After creation of the new "bus_t" structure, the bus_init() function will be called to give the driver the possibility to initialize it's internal states or BSR bits as required. Such functionality has been split from bus_new() since some drivers require to re-initialize during runtime.
The driver is supposed to free all allocated memory (including its "bus_t" structure). Additionally, it should set the device into a state that doesn't prevent it from normal operation.
Prints a message describing the driver. This function is called by the "print" command before it lists the areas covered by this bus driver.
This function is called whenever a bus operation is initiated. The driver should perform the required preparation steps so that subsequent calls to the bus_read_* and bus_write functions can perform their tasks properly.
E.g. a BSR bus driver would put the device into EXTEST mode to activate the boundary scan register on the device pins.

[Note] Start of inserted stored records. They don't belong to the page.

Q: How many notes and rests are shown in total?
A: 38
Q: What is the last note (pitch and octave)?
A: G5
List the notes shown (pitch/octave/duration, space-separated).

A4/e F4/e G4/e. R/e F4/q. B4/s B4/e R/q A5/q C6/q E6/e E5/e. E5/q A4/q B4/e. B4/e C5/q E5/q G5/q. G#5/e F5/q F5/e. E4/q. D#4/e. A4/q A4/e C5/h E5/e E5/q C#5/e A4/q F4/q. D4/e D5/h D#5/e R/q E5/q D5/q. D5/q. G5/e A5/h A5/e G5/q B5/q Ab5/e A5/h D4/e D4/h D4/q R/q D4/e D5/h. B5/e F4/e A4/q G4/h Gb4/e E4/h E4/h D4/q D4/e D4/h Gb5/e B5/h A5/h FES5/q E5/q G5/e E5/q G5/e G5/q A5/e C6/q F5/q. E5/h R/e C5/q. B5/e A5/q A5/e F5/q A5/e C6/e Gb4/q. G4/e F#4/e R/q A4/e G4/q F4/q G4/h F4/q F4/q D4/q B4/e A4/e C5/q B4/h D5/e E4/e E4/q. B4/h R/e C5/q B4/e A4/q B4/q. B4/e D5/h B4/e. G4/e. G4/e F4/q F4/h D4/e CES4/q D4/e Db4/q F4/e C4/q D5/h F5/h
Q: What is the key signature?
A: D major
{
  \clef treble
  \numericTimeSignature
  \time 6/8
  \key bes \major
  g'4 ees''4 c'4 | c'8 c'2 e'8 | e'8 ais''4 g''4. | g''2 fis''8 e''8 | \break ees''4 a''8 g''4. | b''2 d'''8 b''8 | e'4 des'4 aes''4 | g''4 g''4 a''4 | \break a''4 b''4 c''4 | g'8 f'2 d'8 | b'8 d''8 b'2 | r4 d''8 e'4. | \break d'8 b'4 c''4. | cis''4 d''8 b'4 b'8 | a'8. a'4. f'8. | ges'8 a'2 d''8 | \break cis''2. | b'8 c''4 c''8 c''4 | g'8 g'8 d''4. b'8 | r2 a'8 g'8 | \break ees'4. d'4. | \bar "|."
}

At certain stages, the bus driver's bus_area() function is called by other commands to query the bus geometry for a given address. The bus driver must fill in the fields of a "bus_area_t" structure describing the geometry of the area in which the specified address is located:
a short textual description of the area
start address of area
length of area in bytes
data width in bits
Queries with an address out of range must result in an area length of
Since the JTAG state machine defines a capture-shift-update sequence, it is required to shift the address for a read prior to capturing the read data. Therefore, the bus_read_start() function is called with the very first address to read from. This enables the driver to shift the address into the device before it can actually retrieve the read data for this address.
The bus_read_next() function fetches the read data from the device that has been addressed by a previous call to bus_read_start() or bus_read_next(). Again, this is due to the capture-shift-update sequence of JTAG:
capture read data from device pins
shift new address
update new address to device pins
The address parameter specifies the location of the following read access. It is not the address of the data returned by this function call.
Function "bus_read_end()" is called at the end of a read sequence. I.e. when the higher level command determines that the last data portion is to be read from the device. There is no new address and the function driver is supposed to return the read data that was addressed previously.
For ease of use, a bus driver has to supply a "bus_read()" function that encapsulates reading data from a single address in an atomic operation. Bus drivers typically build this function from "bus_read_start()" and a subsequent "bus_read_end()".
This function writes one data element at the specified address. Since this translates to a single JTAG operation (capture ignored, shift and update address & data), there is no splitting as with the read functions.